Oracle instr function usage and (oracle uses instr to replace like), oracleinstr

Oracle instr function appeared in the recent project, so I found some information about it on the Internet.

Usage of INSTR and SUBSTR in Oracle

INSTR usage in Oracle:
The format of the INSTR method is
INSTR (source string, the string to be searched, starting from the nth character, to find the nth matching serial number)
Returns the location found. If not, 0 is returned.
For example, in INSTR ('upgrade FLOOR ', 'or', 3, 2), the source string is 'upgrade FLOOR', and the string is 'or ', search for "OR" from the third character, and take the location of the third character and the second matching item.

The default search order is left to right. When the start position is negative, search from the right.

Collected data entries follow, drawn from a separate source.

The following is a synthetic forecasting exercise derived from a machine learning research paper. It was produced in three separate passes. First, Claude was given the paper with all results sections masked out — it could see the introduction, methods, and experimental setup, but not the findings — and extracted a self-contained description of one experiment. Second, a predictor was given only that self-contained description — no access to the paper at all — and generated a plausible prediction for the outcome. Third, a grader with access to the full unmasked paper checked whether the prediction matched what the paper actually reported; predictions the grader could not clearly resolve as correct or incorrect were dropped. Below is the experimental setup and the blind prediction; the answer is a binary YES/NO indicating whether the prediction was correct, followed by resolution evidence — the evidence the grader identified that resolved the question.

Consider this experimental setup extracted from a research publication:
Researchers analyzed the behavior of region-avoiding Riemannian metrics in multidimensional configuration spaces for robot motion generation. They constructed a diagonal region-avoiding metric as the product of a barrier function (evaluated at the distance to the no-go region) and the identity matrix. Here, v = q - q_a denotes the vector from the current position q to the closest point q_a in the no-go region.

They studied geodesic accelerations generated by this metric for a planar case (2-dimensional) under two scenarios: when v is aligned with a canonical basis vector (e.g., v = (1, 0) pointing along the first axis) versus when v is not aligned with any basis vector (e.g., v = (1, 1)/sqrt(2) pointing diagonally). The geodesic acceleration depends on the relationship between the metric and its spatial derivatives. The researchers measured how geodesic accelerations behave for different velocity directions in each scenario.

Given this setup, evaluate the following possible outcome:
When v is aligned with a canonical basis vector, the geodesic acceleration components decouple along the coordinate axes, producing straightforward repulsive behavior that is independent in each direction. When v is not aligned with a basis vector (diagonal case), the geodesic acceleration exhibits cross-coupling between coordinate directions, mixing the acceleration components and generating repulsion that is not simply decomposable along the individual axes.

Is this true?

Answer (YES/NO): NO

Therefore, the result of select instr ('upgrade FLOOR ',' OR ',-1, 1) "aaa" FROMDUAL is:

Instring
------
14

Usage of the substr function in oracle:
 Returns the string with the specified start position and length. Substr (string, start_position, [length])
 For example:
    Substr ('this is a test', 6, 2)   Wocould return 'is'
    Substr ('this is a test', 6)   Wocould return 'is a Test'
    Substr ('techonthenet ',-3, 3)   Wocould return 'net'
    Substr ('techonthenet ',-6, 3)   Wocould return 'the'
 
Select substr ('thisatest ',-4, 2) value from dual

Comprehensive application:
Select instr ('ate FLOOR ',' OR ',-1, 1) "Instring" FROMDUAL
-- INSTR (source string, target string, start position, matching serial number)
Select instr ('ate FLOOR ',' OR ', 3, 2) "Instring" FROM DUAL

Select instr ('32. 8, 63.5 ', 1, 1) "Instring" FROM DUAL

Select substr ('32. 8, 63.5 ', INSTR ('32. 8, 63.5', 1, 1) + 1) "INSTRING" FROM DUAL
Select substr ('32. 8, 63.5 ', 1, INSTR ('32. 8, 63.5', 1, 1)-1) "INSTRING" FROM DUAL

-- CREATED ON BY ADMINISTRATOR
DECLARE
 -- LOCAL VARIABLES HERE
 T VARCHAR2 (2000 );
 S VARCHAR2 (2000 );
 Num integer;
 I INTEGER;
 Pos integer;
BEGIN
 -- TEST STATEMENTS HERE
 T: = '12. 3, 23.0; 45.6, 54.2; 32.8, 63.5 ;';
 Select length (T)-LENGTH (REPLACE (T, ';', '') into num from dual;
 DBMS_OUTPUT.PUT_LINE ('num: '| NUM );
 POS: = 0;
 For I IN 1 .. NUM LOOP
   DBMS_OUTPUT.PUT_LINE ('I:' | I );
   DBMS_OUTPUT.PUT_LINE ('pos: '| POS );
   DBMS_OUTPUT.PUT_LINE ('=:' | INSTR (T, ';', 1, I ));
   DBMS_OUTPUT.PUT_LINE ('instr: '| SUBSTR (T, POS + 1, INSTR (T,'; ', 1, I)-1 ));
   POS: = INSTR (T, ';', 1, I );
 End loop;
END;

-- Created on by ADMINISTRATOR
Declare
 -- Local variables here
 I integer;
 T    VARCHAR2 (2000 );
 S    VARCHAR2 (2000 );
Begin
 -- Test statements here
   -- Historical Status
 T: = '12. 3, 23.0; 45.6, 54.2; 32.8, 63.5 ;';
 IF (t is not null) AND (LENGTH (T)> 0) THEN
   -- T: = T | ',';
   WHILELENGTH (T)> 0 LOOP
     -- ISTATUSID: = 0;
     S       : = TRIM (SUBSTR (T, 1, INSTR (T, ';')-1 ));
     If length (S)> 0 THEN
        DBMS_OUTPUT.PUT_LINE ('lat: '| SUBSTR ('32. 8, 63.5 ', 1, INSTR ('32. 8, 63.5 ', 1, 1)-1 ));
        DBMS_OUTPUT.PUT_LINE ('lon: '| SUBSTR ('32. 8, 63.5 ', INSTR ('32. 8, 63.5 ', 1, 1) + 1 ));
       -- COMMIT;
     End if;
     T: = SUBSTR (T, INSTR (T, ';') + 1 );
   ENDLOOP;
 End if;
End;

 

Oracle instr Functions

For instr functions, we often use this method to find the position of the specified substring from a string. For example:

SQL> select instr ('oracle ',' or ') position from dual;

POSITION

----------

1

Start from the first position of the string 'oracle 'and look back for the first location where the substring 'or' appears.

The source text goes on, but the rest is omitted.